▶ **ASSIGNMENT**: Provide a verbatim copy of all the records below, leaving the images out.

▶ **DATA RECORDS**:
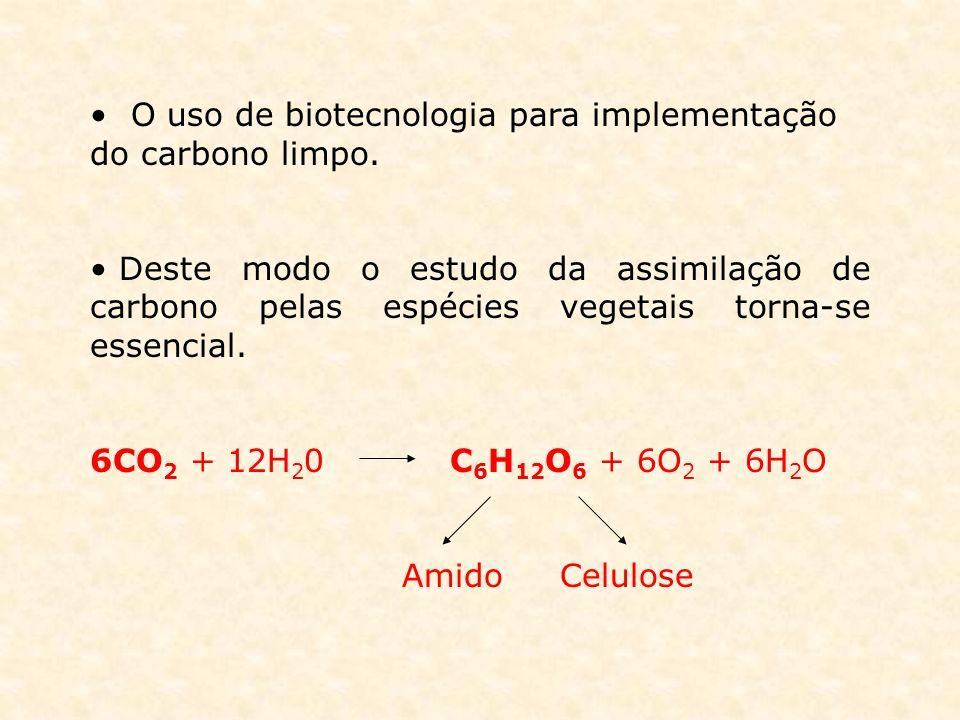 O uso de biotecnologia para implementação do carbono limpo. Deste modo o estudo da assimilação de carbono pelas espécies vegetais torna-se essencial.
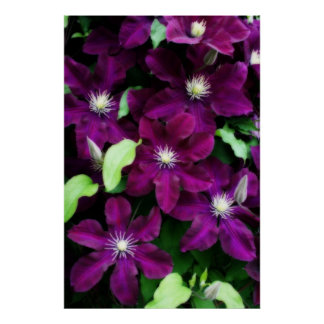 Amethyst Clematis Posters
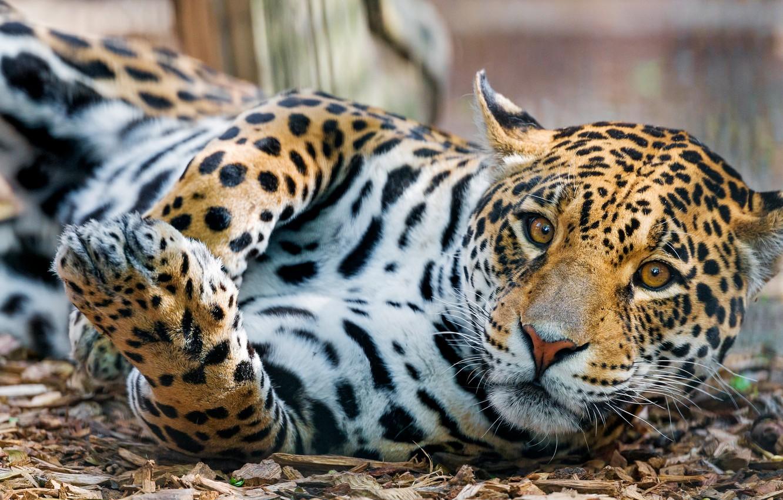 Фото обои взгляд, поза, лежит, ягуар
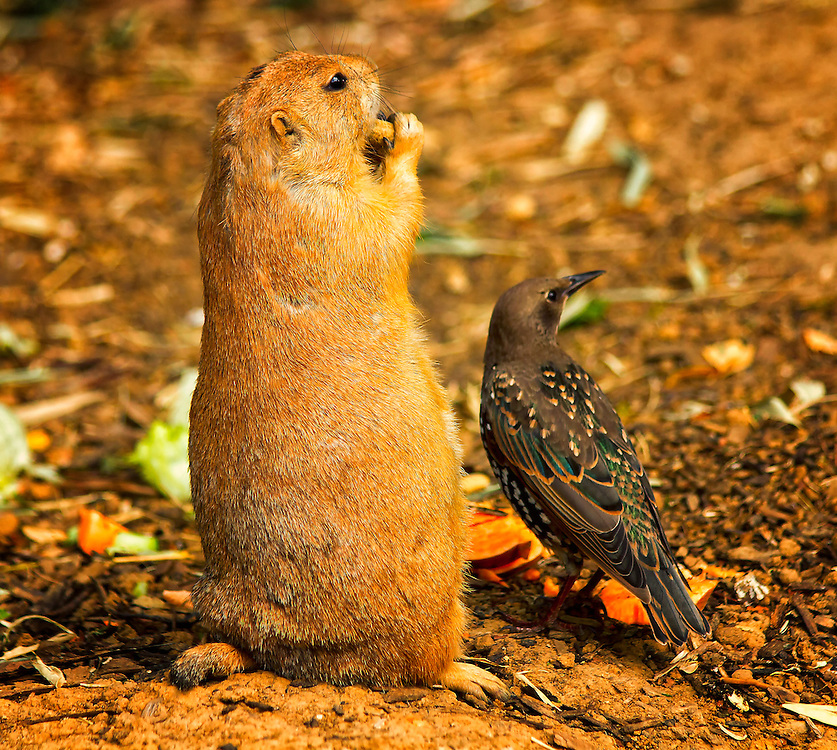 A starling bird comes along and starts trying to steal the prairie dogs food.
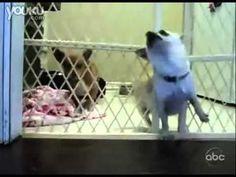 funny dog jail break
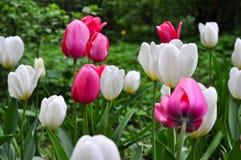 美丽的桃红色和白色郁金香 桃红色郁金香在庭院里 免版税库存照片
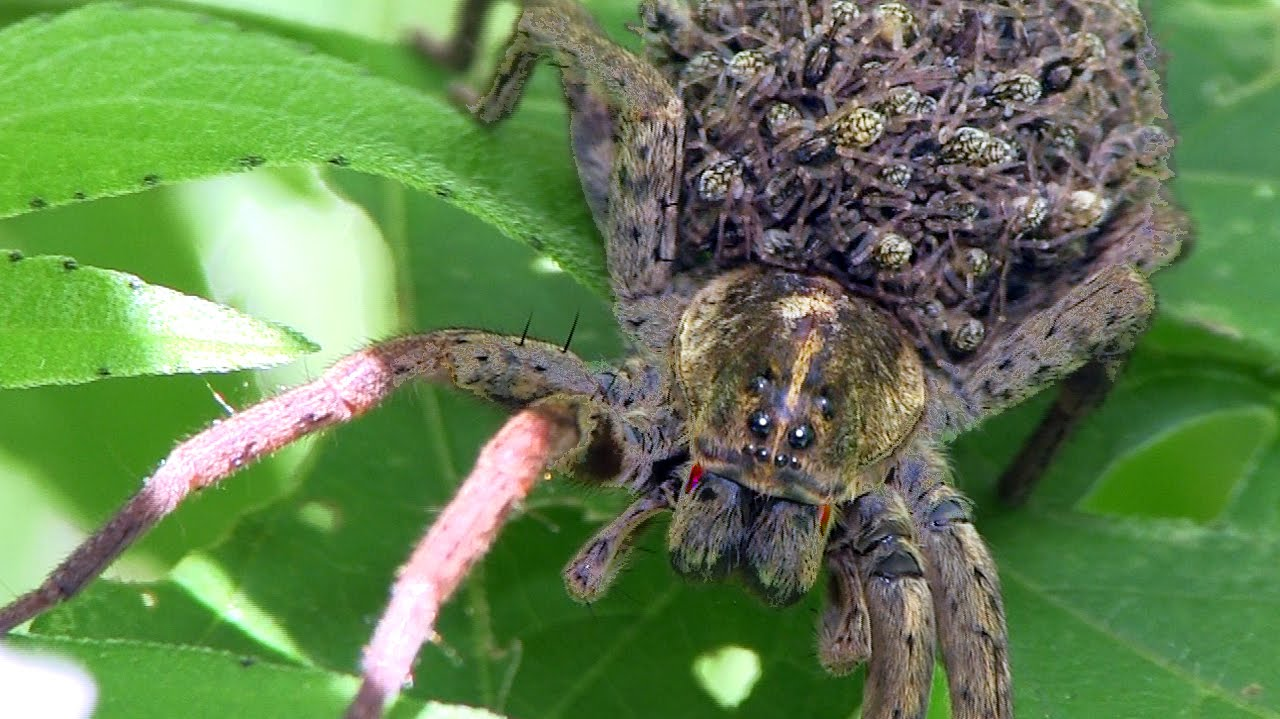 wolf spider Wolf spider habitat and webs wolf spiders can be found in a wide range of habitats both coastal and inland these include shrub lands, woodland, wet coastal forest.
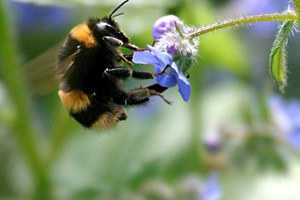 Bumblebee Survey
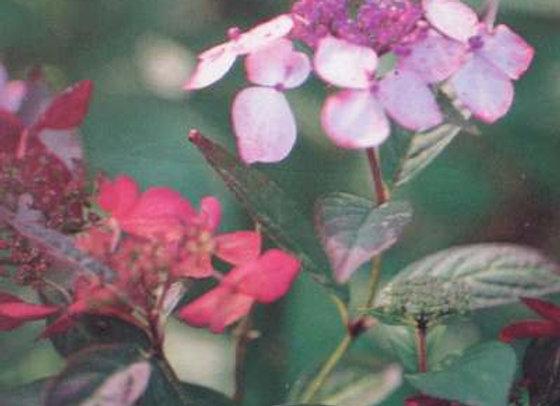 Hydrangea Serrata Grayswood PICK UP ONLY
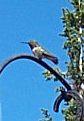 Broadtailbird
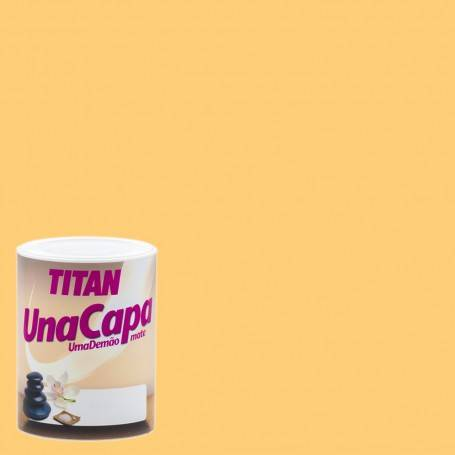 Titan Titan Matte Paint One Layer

▶ **ANSWER TO THE EXERCISE**:
 O uso de biotecnologia para implementação do carbono limpo. Deste modo o estudo da assimilação de carbono pelas espécies vegetais torna-se essencial.
 Amethyst Clematis Posters
 Фото обои взгляд, поза, лежит, ягуар
 A starling bird comes along and starts trying to steal the prairie dogs food.
 funny dog jail break
 美丽的桃红色和白色郁金香 桃红色郁金香在庭院里 免版税库存照片
 wolf spider Wolf spider habitat and webs wolf spiders can be found in a wide range of habitats both coastal and inland these include shrub lands, woodland, wet coastal forest.
 Bumblebee Survey
 Hydrangea Serrata Grayswood PICK UP ONLY
 Broadtailbird
 Titan Titan Matte Paint One Layer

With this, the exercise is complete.